Task statement: Render every line of the listing below as a JSON list of strings, one string per line, with blank lines skipped. Keep the pictures out of your answer.

· · · ·

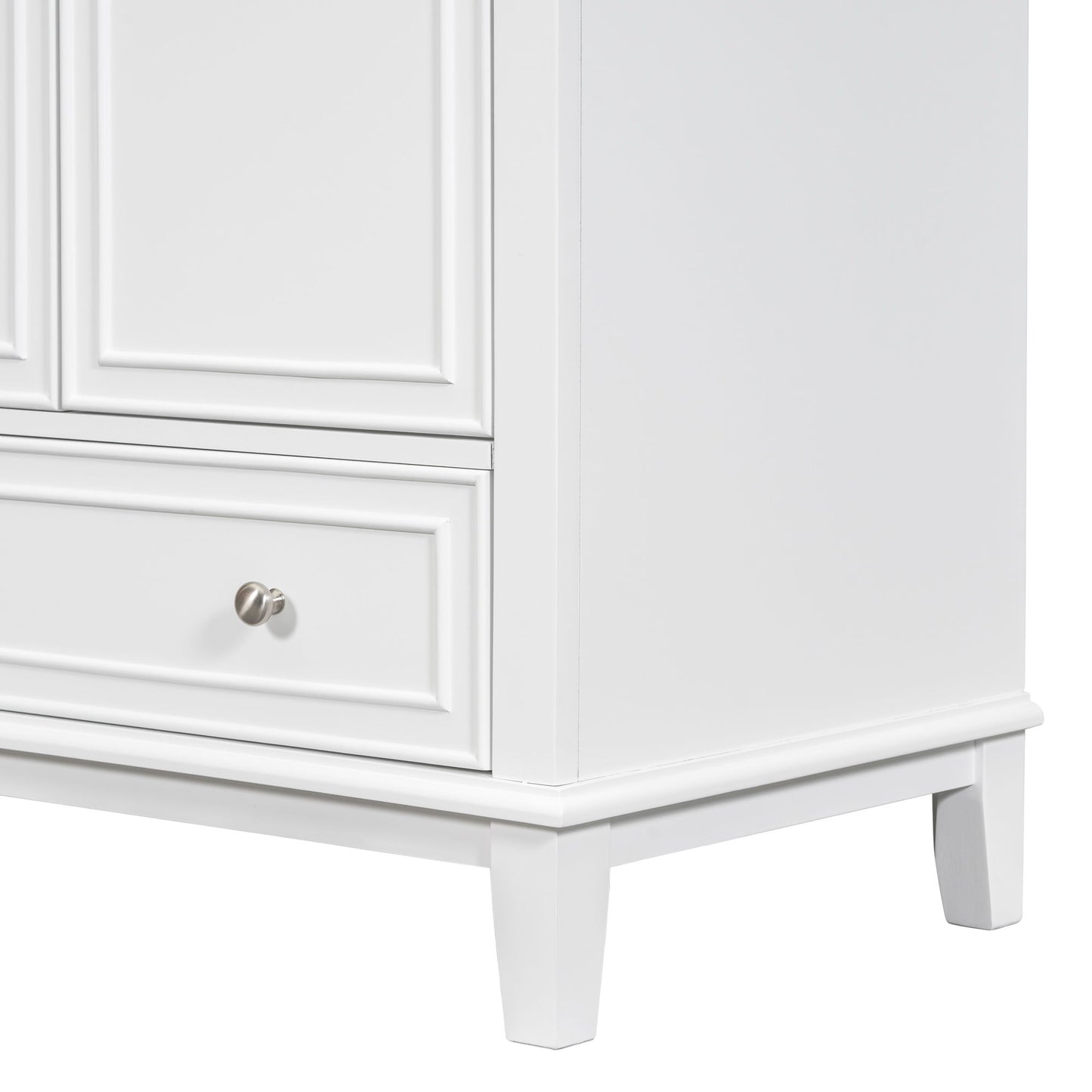 Modern Bathroom Vanity Base Only With Doors And Drawer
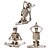 billige Figuriner &amp; dekorationer-Halloween-harpiksfigur yoga-skeletstatue uhyggelig harpiksdekoration til halloween havefest bordornament uhyggelig feriedekoration hjemsøgt hus-displaytilbehør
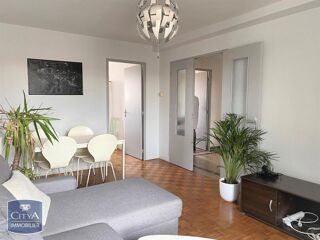  Appartement à louer 3 pièces 64 m²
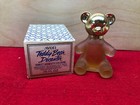 Avon Teddy Bear Decanter W  Sweet Honesty Cologne  75 Fl Oz  Vintage Retro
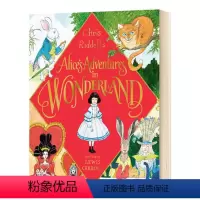 爱丽丝梦游仙境 精装插画版 [正版]爱丽丝梦游仙境英语原版 进口英文原版小说 Alice's Adventures in
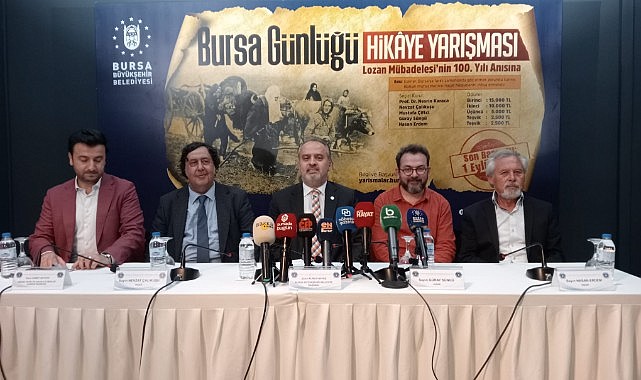 Bursa’da Lozan Mübadelesi’nin 100. Yılına özel yarışma
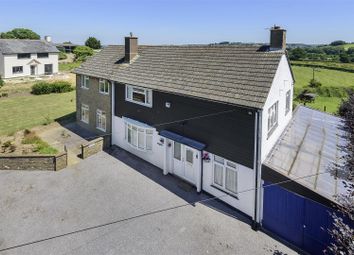 Thumbnail 6 bed detached house for sale in Donyatt Hill, Ilminster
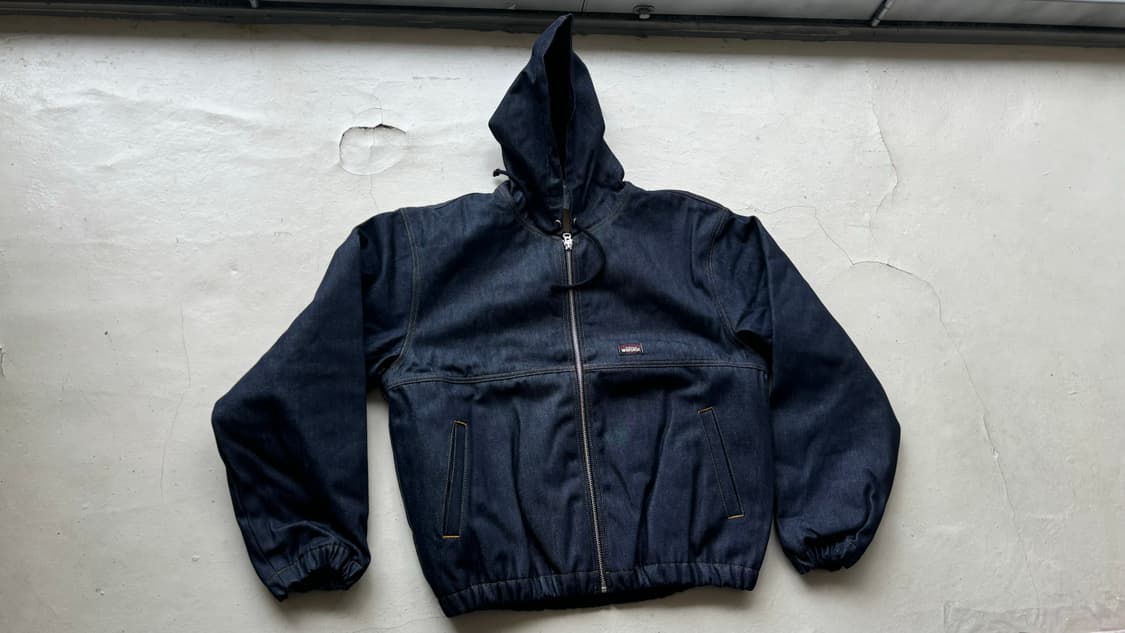 Stussy insulated work jacket denim 상품이미지2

· · · ·

Task result:
[
  " Modern Bathroom Vanity Base Only With Doors And Drawer",
  " billige Figuriner &amp; dekorationer-Halloween-harpiksfigur yoga-skeletstatue uhyggelig harpiksdekoration til halloween havefest bordornament uhyggelig feriedekoration hjemsøgt hus-displaytilbehør",
  "  Appartement à louer 3 pièces 64 m²",
  " Avon Teddy Bear Decanter W  Sweet Honesty Cologne  75 Fl Oz  Vintage Retro",
  " 爱丽丝梦游仙境 精装插画版 [正版]爱丽丝梦游仙境英语原版 进口英文原版小说 Alice's Adventures in",
  " Bursa’da Lozan Mübadelesi’nin 100. Yılına özel yarışma",
  " Thumbnail 6 bed detached house for sale in Donyatt Hill, Ilminster",
  " Stussy insulated work jacket denim 상품이미지2"
]